Writing and editing (writes - audited)

write_file { path, content }
Create or overwrite a text file. Returns created (1 new / 0 overwrite) and runs validate_page on the content, returning any warnings/issues. Audited as create or edit.
create_page { slug, title, subtitle, body, register }
Create a new page from front-matter fields + body; errors if it already exists.
delete_page { slug }
Delete a page and its .brief, and report still_referenced_in (nav, other pages) for cleanup; generated indexes refresh automatically.
rename_page { old, new, update_links }
Rename / move a page (carries .brief + ACL); with update_links, rewrites internal links to the old path across pages (nav.conf is not rewritten).
replace_text { path, old, new }
Replace exact text without rewriting the whole file - safer for a small change. Errors if old is absent (no silent clobber); reports the replacement count.
copy_file { from, to }
Copy a text file to a new path (templating). Destination starts with a fresh ACL.
move_file { from, to }
Rename / move a file; carries its .brief and re-keys its ACL.
delete_file { path }
Delete a file. Audited as delete.
set_permissions { path, read, write }
Set the per-file ACL - owner plus comma-separated read/write lists (users or @groups).
bind_form { form, handler }
Wire a form to delivery by referencing an existing handler from list_form_handlers. The connector never sets a destination or credential.
set_nav { items }
Replace the site navigation - items is an ordered list of { label, url } (a children list becomes a sub-menu; an item with no url is a section header).

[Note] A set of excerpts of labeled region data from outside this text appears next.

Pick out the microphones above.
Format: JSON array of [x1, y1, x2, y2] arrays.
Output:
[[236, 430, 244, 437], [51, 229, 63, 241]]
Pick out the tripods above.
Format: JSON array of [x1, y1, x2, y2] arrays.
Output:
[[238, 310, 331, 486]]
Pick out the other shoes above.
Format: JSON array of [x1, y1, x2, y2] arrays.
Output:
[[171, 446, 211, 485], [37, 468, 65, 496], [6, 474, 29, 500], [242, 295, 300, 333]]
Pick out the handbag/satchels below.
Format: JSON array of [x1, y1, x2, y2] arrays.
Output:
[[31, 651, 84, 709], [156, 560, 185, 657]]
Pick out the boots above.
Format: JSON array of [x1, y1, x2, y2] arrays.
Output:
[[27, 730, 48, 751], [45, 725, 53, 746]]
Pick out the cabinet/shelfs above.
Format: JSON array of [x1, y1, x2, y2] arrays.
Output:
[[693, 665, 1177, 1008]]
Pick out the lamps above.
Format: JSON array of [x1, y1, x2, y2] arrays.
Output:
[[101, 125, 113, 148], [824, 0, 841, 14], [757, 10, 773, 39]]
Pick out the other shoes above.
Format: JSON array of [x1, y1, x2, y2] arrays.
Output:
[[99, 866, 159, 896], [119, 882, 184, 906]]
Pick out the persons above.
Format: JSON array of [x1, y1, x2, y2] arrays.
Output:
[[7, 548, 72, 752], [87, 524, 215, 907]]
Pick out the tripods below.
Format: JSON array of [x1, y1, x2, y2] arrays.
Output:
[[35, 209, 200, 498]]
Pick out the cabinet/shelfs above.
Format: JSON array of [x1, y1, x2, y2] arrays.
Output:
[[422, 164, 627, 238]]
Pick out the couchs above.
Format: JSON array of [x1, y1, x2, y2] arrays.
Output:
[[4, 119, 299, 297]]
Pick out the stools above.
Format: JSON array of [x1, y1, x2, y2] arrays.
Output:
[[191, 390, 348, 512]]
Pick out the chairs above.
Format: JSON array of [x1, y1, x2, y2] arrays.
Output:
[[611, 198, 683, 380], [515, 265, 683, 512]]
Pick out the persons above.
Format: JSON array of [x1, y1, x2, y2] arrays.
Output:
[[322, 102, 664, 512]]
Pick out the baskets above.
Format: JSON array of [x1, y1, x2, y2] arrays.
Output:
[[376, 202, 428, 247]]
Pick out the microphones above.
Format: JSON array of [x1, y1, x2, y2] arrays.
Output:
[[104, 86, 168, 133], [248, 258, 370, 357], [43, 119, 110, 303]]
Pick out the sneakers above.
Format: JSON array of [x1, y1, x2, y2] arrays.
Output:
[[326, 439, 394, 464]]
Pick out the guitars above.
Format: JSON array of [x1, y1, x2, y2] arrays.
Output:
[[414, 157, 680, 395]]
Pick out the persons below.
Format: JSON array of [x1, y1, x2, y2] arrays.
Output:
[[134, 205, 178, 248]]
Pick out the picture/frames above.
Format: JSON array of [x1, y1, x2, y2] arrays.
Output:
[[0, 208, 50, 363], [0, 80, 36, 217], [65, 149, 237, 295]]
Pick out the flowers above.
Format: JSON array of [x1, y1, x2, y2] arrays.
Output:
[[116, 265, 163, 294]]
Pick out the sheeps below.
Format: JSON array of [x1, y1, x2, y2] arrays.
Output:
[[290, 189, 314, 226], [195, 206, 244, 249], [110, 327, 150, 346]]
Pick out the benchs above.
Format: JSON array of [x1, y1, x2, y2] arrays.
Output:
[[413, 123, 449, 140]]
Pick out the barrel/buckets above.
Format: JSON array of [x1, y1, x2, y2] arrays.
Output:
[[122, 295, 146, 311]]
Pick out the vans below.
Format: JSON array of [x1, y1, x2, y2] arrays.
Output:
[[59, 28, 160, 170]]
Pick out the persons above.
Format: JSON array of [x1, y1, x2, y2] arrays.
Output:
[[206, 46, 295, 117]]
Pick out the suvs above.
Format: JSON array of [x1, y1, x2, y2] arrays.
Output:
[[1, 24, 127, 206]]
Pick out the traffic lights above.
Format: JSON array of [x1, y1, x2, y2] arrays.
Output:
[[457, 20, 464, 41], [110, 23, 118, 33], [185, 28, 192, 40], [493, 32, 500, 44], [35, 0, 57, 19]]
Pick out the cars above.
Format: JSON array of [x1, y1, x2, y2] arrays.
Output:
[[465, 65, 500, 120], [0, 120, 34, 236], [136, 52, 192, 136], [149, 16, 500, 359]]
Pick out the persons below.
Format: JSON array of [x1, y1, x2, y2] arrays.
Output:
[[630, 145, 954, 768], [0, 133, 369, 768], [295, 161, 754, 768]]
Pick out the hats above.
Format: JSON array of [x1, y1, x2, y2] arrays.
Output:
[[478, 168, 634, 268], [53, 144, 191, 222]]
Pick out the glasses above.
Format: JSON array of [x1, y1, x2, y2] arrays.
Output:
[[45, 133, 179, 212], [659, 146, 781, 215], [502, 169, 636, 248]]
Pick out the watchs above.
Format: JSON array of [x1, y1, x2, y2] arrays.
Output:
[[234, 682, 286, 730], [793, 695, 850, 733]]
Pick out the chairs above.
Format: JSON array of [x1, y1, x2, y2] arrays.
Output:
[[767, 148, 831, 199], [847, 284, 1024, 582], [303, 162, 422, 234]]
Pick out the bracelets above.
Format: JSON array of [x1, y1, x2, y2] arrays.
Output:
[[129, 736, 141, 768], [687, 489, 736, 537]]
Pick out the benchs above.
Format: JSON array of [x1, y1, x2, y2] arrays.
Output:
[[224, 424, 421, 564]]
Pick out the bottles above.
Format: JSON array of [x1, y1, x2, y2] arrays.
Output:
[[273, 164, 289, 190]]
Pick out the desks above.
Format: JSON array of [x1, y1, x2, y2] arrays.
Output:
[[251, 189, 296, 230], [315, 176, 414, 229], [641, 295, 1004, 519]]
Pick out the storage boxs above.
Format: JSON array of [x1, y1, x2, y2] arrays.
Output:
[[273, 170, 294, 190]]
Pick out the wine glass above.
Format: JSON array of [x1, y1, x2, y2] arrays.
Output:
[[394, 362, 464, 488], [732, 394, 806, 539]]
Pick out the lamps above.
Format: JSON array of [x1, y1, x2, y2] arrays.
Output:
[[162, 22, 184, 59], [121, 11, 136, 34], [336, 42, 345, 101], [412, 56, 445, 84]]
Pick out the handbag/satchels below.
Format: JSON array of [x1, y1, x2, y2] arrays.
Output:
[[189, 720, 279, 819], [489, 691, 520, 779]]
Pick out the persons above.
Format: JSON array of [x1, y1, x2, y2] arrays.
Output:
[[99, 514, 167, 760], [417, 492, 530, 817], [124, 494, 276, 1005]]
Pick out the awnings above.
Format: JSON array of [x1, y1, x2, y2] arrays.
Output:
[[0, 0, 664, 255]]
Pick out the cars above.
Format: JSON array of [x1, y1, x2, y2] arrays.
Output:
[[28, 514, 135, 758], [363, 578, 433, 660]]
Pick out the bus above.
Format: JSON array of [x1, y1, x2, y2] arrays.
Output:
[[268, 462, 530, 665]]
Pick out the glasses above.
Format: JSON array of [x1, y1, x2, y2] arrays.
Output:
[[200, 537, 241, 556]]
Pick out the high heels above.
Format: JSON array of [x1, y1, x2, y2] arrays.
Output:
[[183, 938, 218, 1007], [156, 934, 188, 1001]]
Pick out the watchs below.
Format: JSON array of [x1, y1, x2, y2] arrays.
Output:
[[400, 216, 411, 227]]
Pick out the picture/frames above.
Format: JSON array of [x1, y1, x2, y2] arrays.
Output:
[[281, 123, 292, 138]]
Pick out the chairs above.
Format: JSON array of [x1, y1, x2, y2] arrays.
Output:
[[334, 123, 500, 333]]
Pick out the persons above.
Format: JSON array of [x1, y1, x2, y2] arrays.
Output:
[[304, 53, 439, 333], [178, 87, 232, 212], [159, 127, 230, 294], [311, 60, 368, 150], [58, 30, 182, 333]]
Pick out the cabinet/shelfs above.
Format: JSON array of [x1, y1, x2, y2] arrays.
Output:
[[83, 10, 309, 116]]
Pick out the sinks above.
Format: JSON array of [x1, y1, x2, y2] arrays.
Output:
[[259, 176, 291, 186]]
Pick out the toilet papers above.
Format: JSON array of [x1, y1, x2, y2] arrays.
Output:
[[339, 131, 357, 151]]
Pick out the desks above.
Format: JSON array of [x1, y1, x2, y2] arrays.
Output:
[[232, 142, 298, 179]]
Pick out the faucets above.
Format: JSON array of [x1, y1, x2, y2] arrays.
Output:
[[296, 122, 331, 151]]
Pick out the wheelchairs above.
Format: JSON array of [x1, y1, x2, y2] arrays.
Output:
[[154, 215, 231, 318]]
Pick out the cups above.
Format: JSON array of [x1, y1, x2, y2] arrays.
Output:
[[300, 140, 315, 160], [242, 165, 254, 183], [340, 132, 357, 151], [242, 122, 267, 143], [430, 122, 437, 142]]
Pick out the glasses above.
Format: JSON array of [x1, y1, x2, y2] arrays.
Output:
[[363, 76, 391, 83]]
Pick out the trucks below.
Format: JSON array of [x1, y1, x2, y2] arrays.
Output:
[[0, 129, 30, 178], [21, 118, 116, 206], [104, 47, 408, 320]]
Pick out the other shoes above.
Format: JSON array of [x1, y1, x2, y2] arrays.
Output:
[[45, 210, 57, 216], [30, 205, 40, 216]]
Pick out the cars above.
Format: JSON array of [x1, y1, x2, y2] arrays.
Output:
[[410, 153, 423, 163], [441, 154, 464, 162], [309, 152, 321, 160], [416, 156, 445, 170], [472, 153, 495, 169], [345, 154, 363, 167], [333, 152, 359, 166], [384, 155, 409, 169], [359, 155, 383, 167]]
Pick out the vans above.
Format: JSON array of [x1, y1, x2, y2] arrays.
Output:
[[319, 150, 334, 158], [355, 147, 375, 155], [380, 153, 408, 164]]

Writes nav.conf and rebuilds the cache.

Site operations

activate_theme { theme }
Activate a theme for the current layout (clears the HTML cache). Needs manage_themes.
activate_layout { layout, theme }
Activate a layout, optionally naming a compatible theme. Needs manage_layouts.
install_layout { layout, theme, all, update, activate }
Install a layout and its theme(s) from the configured repo and activate it (default). Needs manage_layouts. To switch the site to a different layout, this one call is the whole switch - it installs AND activates. Only delete the old layout afterwards, if at all. Use list_layout_catalogue first to see names.
delete_layout { layout }
Delete an installed layout and its themes. The ACTIVE layout is always refused - when switching, install/activate the replacement first, then delete the old one. Never delete first: the right order is list_layout_catalogue -> install_layout -> (optionally) delete_layout. A recovery snapshot is kept. Needs manage_layouts.
submit_feedback { summary, good, bad, rating, context }
Report what worked and what got in the way while building through the connector - this is how the operators improve the tools. Use it freely; your identity and context are recorded automatically. No capability required.
invalidate_cache { path }
Drop a page's cached HTML so it re-renders ("*" for all). A normal write already clears its own page; use this for pages that embed another.

Error model

A failed tool result is { ok: 0, error, kind }. The kind lets an agent tell causes apart: blocked, blocked-config, not-found, permission, binary, too-large, invalid-path. A 401 carries error.data.reason - sign-in-incomplete (no credential reached the server - re-authorise the connector) vs credential-invalid (expired/revoked - reconnect).

A reliable edit loop

  1. whoami - confirm identity, capabilities, and that tools are loaded.
  2. list_files / list_pages / read_page - orient; read before you edit.
  3. validate_page (with content) - catch front-matter / form / public-data issues before writing.
  4. write_file or replace_text - make one change at a time.
  5. preview_page - confirm the render in-channel (not a web fetch). page_status confirms it will reach visitors.
  6. audit_site after a set of changes - catch broken links / orphans / duplicates.

Pages are Markdown files served at their path (about.md/about); a page that registers in a feed lists it in front matter (register: [sitemap, llms]).